↓

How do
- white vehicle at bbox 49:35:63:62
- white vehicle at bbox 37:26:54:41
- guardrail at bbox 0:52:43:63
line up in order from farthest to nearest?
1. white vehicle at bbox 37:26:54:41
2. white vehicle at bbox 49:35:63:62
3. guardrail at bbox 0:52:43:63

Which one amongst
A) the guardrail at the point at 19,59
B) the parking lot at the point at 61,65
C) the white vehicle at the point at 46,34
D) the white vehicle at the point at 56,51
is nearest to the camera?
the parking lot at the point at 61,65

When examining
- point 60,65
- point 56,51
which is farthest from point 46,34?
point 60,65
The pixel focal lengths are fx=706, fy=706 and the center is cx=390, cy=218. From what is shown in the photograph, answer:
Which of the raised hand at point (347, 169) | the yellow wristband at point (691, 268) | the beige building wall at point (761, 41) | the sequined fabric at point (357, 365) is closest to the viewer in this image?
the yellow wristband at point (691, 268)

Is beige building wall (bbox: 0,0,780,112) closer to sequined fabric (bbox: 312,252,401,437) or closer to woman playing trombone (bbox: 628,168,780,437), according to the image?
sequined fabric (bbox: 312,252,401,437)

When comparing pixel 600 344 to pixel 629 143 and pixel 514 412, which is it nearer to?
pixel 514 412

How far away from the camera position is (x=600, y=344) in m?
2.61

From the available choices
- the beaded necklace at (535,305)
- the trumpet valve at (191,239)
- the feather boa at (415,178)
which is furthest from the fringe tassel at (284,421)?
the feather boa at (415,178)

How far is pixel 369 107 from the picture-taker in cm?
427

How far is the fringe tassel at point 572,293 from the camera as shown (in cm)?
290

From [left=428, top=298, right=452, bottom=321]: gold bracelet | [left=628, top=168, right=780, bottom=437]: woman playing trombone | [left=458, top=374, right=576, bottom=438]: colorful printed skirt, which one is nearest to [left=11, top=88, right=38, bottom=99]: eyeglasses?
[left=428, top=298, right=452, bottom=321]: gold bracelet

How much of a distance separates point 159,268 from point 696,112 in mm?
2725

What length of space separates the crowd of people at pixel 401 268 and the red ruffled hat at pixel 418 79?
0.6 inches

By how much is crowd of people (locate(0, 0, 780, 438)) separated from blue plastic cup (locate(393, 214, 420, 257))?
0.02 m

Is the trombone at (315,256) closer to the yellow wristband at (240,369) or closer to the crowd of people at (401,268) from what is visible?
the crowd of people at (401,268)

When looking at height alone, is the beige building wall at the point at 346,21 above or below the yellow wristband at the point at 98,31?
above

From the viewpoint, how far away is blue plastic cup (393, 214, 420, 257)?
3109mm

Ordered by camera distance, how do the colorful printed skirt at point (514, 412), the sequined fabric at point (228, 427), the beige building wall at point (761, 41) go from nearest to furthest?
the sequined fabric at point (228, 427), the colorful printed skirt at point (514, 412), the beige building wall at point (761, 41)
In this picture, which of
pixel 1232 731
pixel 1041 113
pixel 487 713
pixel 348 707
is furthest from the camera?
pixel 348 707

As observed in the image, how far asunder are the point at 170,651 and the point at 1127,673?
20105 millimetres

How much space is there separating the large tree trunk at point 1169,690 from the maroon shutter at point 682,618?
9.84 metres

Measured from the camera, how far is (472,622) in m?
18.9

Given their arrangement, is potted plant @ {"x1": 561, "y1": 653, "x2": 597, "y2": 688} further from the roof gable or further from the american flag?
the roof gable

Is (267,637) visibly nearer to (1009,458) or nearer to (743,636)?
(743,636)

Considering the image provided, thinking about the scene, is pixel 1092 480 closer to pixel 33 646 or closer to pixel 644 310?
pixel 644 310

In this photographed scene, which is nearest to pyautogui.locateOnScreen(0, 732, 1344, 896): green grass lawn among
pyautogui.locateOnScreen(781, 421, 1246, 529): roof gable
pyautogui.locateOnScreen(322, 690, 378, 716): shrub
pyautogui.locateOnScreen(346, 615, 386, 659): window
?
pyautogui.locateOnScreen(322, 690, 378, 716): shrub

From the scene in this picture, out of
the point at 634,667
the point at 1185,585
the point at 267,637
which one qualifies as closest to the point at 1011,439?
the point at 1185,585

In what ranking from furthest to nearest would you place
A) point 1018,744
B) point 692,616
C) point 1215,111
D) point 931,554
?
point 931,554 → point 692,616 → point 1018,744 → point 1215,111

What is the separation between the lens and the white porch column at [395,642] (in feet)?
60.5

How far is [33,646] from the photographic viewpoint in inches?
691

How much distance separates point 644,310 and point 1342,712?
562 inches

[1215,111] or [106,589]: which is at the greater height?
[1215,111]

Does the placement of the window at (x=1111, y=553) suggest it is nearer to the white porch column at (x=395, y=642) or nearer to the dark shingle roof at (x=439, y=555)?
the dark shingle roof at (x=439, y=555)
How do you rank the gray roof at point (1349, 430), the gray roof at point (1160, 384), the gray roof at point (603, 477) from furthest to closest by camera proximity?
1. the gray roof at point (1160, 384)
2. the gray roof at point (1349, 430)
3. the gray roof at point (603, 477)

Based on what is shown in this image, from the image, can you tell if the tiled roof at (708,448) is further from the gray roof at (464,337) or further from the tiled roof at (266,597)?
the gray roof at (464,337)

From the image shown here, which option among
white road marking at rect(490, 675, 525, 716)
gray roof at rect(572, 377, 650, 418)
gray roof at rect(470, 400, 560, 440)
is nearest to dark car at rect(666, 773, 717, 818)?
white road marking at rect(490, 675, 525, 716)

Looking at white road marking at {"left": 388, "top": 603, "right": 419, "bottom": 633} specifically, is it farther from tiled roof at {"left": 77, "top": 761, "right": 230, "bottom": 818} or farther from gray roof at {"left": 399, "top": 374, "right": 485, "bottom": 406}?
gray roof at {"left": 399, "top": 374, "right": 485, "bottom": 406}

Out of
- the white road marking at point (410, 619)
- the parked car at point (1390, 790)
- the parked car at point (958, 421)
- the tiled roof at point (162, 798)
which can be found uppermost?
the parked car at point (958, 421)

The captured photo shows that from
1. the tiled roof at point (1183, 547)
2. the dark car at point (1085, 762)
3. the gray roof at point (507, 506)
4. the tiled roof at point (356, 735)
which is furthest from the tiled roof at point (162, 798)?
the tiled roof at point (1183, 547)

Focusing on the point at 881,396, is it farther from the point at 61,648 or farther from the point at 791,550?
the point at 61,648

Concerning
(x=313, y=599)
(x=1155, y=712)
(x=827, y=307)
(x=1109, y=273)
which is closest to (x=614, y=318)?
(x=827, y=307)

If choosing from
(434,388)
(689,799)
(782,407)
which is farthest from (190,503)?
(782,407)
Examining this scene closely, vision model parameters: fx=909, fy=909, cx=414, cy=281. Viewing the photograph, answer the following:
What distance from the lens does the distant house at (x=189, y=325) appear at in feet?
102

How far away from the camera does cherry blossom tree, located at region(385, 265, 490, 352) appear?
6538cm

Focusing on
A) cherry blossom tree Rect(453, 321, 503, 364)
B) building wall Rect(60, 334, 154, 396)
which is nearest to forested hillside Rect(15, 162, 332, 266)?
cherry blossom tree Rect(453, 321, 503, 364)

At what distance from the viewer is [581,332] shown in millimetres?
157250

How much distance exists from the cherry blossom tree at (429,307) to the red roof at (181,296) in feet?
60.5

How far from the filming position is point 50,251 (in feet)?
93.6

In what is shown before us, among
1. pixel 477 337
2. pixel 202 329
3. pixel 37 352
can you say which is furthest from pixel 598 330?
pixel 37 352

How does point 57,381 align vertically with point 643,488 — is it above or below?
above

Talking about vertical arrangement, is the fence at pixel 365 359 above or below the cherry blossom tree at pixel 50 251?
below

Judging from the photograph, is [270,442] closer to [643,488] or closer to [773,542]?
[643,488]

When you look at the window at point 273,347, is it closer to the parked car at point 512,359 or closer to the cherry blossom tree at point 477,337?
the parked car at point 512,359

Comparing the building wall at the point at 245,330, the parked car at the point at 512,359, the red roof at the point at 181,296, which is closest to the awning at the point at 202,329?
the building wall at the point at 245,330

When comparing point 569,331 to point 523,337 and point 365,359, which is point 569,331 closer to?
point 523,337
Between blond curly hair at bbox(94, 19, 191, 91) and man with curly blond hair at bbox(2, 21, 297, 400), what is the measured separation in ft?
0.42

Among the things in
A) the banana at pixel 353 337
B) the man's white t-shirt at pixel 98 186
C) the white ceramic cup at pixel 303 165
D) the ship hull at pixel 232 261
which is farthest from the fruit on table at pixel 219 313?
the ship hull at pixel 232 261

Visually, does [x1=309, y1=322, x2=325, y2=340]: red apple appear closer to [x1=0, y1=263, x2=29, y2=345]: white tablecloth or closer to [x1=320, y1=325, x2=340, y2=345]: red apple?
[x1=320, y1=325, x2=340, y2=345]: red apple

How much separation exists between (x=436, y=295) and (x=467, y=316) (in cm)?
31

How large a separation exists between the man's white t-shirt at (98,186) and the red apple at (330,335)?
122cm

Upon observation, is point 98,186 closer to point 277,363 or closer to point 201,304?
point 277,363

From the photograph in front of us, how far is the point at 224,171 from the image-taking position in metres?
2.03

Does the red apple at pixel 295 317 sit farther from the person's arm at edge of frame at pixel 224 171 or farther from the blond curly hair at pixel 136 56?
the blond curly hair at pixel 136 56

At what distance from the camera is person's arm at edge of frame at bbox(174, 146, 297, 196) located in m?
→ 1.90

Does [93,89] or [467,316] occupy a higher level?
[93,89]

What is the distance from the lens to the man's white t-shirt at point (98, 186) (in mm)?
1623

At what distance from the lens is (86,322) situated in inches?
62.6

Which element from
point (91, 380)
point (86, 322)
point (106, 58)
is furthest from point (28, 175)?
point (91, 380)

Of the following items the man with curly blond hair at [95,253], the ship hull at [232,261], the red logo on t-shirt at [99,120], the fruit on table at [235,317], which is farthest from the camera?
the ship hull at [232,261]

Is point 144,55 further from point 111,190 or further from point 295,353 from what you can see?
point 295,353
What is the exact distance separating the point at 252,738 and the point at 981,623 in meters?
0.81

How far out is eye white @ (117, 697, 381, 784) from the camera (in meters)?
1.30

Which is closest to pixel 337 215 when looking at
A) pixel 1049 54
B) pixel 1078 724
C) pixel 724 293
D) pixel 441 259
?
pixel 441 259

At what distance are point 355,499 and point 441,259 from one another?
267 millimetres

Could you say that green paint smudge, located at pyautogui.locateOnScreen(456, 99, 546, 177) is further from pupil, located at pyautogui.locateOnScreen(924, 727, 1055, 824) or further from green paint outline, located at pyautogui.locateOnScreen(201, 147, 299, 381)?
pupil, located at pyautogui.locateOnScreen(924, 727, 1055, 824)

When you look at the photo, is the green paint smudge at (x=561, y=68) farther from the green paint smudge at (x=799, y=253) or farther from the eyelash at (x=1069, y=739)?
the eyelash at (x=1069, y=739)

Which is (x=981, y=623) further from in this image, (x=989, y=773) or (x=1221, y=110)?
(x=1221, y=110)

↑

**EXERCISE INSTRUCTIONS:** Render the stretch from the start of the records through the line containing "2. white vehicle at bbox 49:35:63:62" as a numbered list, leaving out any blank lines.

**RESULT FOR THIS TASK:**
1. How do
2. - white vehicle at bbox 49:35:63:62
3. - white vehicle at bbox 37:26:54:41
4. - guardrail at bbox 0:52:43:63
5. line up in order from farthest to nearest?
6. 1. white vehicle at bbox 37:26:54:41
7. 2. white vehicle at bbox 49:35:63:62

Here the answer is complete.